## Extracted text
Table of Contents
- What is MitoADAPT?
- The Science Behind Red Light Therapy Wavelengths
- Which Wavelengths are Best?
- The Optical Window
- Wavelength Research is in its Infancy
- Red Light
- Near Infrared Light
- The MitoADAPT Approach
- Adaptable Wavelength Modes
- Outcome Tracking Application
Mito Red Light is proud to announce the release of a new red light therapy technology that is set to optimize red light therapy to best address individual people’s needs. MitoADAPT is a new red light therapy panel that represents the cutting edge of technology and the future integration of red light therapy with personalized performance tracking software.
Red light therapy is a modern way of promoting health and wellness using specific wavelengths of light that are thought to stimulate energy production in the cells. Stimulating energy in cells and reducing inflammation can help several different health benefits to be realized.
Red light therapy is used for a variety of reasons, with most of these reasons related to decreased inflammation or increased energy. People use red light therapy to improve the quality of their skin, speed the healing after a workout or when an injury occurs, improve the quality of their sleep, and reduce joint pain. The effects of red light therapy are still an active area of research, and more potential uses of red light therapy are still being discovered.

## Dataset extract
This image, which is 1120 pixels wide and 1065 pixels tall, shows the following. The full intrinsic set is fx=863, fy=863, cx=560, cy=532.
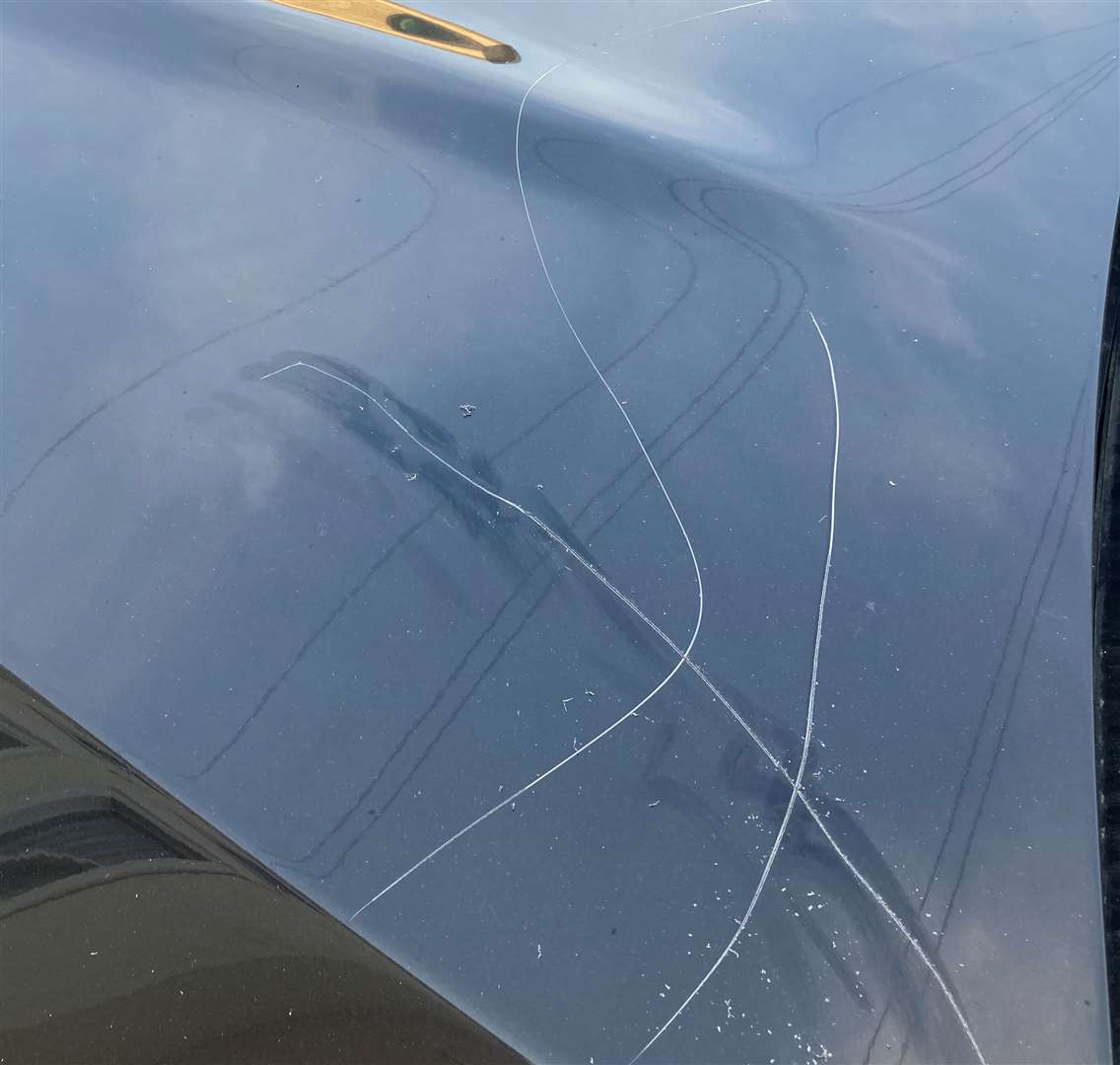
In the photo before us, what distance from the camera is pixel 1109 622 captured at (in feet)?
2.48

## Questions
1. Could you retype the red light therapy article from "Red light therapy is used" up to and including "still being discovered."?
2. Can you extend the red light therapy article, picking up right after its final sentence?
The listing comes from a different source than the red light therapy article.

## Task results
1.
Red light therapy is used for a variety of reasons, with most of these reasons related to decreased inflammation or increased energy. People use red light therapy to improve the quality of their skin, speed the healing after a workout or when an injury occurs, improve the quality of their sleep, and reduce joint pain. The effects of red light therapy are still an active area of research, and more potential uses of red light therapy are still being discovered.

2.
What is MitoADAPT?
MitoADAPT is an innovative approach to red light therapy technology that has two primary features. First, MitoADAPT uses an array of four different types of LEDs that allow for eleven different combinations of wavelengths to be used. Secondly, MitoADAPT integrates with a smartphone app that can be used to track the outcomes of red light therapy treatments and determine which wavelength modes are reported as most effective.
The unique features of MitoADAPT allow users to determine which combinations of wavelengths are having the greatest impact on helping them reach their goals. This enables them to optimize their sessions, ensuring that they will get the maximum benefit.
The Science Behind Red Light Therapy Wavelengths
Red light therapy is a relatively new area of health research, only first becoming recognized as a potential method of treatment during NASA research in the mid-1990s. While red light therapy is still in its infancy, there is a growing body of research supporting its use and explaining how it actually causes positive health effects.
Research suggests that the effect of red light therapy primarily targets mitochondria, subcellular organs that are responsible for producing energy. Mitochondria also play a role in controlling inflammation and regulating each cell’s lifecycle.
The way that red light therapy interacts with mitochondria is thought to be through a molecule called cytochrome C oxidase. All molecules absorb specific wavelengths of light. Cytochrome C oxidase is known to absorb red and infrared wavelengths of light and is an essential component of energy production in the mitochondria. Cytochrome C oxidase stimulation is currently the best explanation for why people see health benefits when using red light therapy.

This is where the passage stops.